Currently, different industries focus on different AI deployment applications. Ni Qing, Partner in charge of Asset and Wealth Management at PwC China, stated, “The banking sector concentrates on risk control, anti-money laundering, and compliance tasks, while the insurance industry focuses on enhancing agent capabilities, customer service, and claims processing. In asset and wealth management, AI is applied to investment and portfolio management, data and market analysis.”

However, investment in AI technology remains a core issue. The report shows that 61% of financial institutions allocate less than 10% of their technology budgets to AI, with a 30% to 40% gap between AI investment and actual needs within the industry. Among them, 68%, 48%, and 60% of surveyed banks, insurance companies, and asset management firms, respectively, admit that their AI investments do not exceed 10% of their technology budgets.

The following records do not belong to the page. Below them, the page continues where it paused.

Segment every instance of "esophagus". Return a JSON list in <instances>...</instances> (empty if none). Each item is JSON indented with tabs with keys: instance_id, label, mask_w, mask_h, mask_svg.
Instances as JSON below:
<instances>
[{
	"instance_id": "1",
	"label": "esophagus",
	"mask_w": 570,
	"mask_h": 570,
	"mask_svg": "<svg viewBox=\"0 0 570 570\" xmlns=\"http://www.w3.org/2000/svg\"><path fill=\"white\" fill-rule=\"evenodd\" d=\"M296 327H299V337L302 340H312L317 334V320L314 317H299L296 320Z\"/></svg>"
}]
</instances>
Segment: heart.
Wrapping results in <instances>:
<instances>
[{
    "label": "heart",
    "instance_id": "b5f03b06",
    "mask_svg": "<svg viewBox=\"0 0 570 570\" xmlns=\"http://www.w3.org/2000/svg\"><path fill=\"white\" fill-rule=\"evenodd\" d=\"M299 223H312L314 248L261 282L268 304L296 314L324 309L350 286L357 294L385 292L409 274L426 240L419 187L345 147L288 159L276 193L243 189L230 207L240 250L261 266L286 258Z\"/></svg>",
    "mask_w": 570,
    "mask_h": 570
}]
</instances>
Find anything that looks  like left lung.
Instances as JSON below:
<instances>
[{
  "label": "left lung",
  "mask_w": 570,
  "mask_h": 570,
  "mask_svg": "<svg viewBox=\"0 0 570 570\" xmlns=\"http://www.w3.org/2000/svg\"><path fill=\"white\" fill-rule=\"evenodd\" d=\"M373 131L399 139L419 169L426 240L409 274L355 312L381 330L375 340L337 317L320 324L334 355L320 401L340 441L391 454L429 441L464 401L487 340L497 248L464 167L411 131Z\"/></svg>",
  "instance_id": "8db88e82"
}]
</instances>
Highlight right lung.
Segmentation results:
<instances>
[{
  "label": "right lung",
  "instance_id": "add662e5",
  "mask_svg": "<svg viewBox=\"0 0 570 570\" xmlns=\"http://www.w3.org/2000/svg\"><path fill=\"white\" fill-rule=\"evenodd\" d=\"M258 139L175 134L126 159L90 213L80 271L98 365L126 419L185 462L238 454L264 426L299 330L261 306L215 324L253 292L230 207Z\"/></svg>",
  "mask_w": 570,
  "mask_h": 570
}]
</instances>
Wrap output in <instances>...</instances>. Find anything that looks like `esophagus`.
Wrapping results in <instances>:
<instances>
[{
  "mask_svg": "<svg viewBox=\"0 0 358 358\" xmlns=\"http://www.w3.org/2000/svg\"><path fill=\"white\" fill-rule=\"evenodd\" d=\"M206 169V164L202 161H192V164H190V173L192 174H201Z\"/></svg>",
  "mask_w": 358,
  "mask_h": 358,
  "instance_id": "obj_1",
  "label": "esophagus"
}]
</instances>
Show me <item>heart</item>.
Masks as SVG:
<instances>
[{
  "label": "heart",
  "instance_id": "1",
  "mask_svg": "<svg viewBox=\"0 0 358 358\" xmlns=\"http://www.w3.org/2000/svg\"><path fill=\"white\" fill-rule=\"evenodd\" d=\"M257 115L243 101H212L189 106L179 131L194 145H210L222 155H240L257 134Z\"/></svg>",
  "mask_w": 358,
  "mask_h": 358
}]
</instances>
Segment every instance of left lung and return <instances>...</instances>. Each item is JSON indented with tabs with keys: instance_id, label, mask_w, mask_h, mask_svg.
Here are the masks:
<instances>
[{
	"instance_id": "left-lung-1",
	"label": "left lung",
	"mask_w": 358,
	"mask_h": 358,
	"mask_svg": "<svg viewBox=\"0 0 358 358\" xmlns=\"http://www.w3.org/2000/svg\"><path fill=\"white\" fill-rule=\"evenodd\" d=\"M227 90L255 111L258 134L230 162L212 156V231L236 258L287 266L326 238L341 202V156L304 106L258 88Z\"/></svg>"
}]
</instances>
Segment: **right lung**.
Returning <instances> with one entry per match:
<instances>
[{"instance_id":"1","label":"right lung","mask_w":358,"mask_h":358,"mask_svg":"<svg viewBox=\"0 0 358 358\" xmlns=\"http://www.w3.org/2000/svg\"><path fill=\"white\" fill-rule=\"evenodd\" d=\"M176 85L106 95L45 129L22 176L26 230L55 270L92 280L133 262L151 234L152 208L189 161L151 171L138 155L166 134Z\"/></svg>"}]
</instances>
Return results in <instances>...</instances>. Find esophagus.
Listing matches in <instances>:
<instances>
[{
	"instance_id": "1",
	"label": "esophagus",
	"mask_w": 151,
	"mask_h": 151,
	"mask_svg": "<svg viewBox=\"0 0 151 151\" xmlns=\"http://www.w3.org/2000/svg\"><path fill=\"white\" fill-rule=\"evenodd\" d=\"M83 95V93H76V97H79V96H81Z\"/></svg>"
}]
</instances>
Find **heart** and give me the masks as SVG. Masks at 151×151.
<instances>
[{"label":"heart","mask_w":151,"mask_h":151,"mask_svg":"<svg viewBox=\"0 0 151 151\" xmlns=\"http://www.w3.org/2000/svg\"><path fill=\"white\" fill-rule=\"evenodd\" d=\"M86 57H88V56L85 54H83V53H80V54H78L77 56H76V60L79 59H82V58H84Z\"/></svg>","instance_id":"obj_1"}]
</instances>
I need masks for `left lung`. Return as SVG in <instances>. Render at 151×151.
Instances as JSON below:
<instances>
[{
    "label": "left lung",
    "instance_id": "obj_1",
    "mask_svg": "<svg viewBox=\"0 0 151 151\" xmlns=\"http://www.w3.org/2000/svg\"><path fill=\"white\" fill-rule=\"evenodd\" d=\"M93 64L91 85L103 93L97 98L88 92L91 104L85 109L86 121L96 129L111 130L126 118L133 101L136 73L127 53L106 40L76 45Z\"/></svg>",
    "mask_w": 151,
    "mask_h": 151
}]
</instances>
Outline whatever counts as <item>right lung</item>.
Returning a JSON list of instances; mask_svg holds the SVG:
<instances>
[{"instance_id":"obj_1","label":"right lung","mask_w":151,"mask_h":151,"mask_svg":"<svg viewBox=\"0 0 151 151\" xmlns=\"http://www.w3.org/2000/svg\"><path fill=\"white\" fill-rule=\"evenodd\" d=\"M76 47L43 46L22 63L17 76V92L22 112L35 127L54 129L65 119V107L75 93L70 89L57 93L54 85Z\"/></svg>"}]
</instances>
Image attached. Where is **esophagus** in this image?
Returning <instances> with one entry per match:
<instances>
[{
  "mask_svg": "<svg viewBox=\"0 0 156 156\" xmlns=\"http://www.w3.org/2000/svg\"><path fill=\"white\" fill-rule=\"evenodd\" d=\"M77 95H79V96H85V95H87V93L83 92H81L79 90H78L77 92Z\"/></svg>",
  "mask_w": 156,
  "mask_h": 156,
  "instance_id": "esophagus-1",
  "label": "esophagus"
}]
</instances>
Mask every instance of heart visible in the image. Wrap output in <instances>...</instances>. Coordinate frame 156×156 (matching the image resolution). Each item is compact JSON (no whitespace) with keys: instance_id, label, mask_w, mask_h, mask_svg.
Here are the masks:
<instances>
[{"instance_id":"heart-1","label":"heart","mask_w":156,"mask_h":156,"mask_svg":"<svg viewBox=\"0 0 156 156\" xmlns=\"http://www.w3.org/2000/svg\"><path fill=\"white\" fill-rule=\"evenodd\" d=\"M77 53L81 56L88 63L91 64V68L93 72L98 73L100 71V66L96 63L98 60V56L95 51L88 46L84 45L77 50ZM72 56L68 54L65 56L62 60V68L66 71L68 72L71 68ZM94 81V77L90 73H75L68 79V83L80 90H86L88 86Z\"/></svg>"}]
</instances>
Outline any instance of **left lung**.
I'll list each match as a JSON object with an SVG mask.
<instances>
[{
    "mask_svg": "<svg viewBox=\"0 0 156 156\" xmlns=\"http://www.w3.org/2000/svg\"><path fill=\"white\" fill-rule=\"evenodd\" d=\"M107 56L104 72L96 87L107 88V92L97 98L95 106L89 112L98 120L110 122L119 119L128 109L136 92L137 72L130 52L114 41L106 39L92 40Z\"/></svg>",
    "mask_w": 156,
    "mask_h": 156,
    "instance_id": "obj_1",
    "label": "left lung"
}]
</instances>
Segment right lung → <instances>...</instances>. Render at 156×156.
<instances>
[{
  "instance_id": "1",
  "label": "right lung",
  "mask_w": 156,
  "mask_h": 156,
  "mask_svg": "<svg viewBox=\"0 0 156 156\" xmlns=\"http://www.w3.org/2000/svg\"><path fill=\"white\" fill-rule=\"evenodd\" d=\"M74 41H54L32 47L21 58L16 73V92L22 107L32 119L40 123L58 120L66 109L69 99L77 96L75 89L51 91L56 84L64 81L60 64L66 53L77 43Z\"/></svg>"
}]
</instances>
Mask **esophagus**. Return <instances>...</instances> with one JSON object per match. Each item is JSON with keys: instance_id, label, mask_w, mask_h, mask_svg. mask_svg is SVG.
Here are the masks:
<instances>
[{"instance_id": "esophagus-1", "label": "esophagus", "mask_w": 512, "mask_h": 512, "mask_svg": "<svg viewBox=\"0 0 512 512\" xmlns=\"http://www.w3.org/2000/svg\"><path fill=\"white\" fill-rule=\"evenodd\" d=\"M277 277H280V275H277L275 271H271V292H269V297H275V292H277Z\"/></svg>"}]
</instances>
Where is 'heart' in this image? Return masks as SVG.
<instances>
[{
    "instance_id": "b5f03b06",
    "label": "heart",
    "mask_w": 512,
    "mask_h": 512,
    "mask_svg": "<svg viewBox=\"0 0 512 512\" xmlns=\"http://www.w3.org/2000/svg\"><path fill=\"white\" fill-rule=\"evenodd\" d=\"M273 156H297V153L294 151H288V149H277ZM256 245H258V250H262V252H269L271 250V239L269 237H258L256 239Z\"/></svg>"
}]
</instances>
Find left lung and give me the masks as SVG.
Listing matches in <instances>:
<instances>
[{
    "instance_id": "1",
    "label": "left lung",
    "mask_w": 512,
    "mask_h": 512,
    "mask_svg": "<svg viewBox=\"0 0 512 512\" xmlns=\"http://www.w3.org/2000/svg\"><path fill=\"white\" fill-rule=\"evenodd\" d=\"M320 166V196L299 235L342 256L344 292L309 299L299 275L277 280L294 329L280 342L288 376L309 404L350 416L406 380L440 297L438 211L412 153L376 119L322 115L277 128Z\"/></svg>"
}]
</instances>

The large-scale promotion of AI still faces multiple constraints. Respondents identified three major barriers to increasing AI investment: data availability, regulatory pressure, and the need to prioritize maintaining existing core systems. Additionally, talent shortages and rigid organizational structures are core obstacles hindering large-scale AI deployment, with impacts far exceeding budget or technical issues.

Looking ahead, the report predicts four major changes in the financial industry over the next five years: first, ultra-personalized services shifting from standardized products to AI-driven dynamic real-time service models; second, highly automated and optimized decision-making, with AI taking on more decision authority to become a “super collaborator” for humans; third, proactive intelligent compliance shifting from passive response to embedded, real-time, preemptive compliance; and fourth, real-time predictive risk management.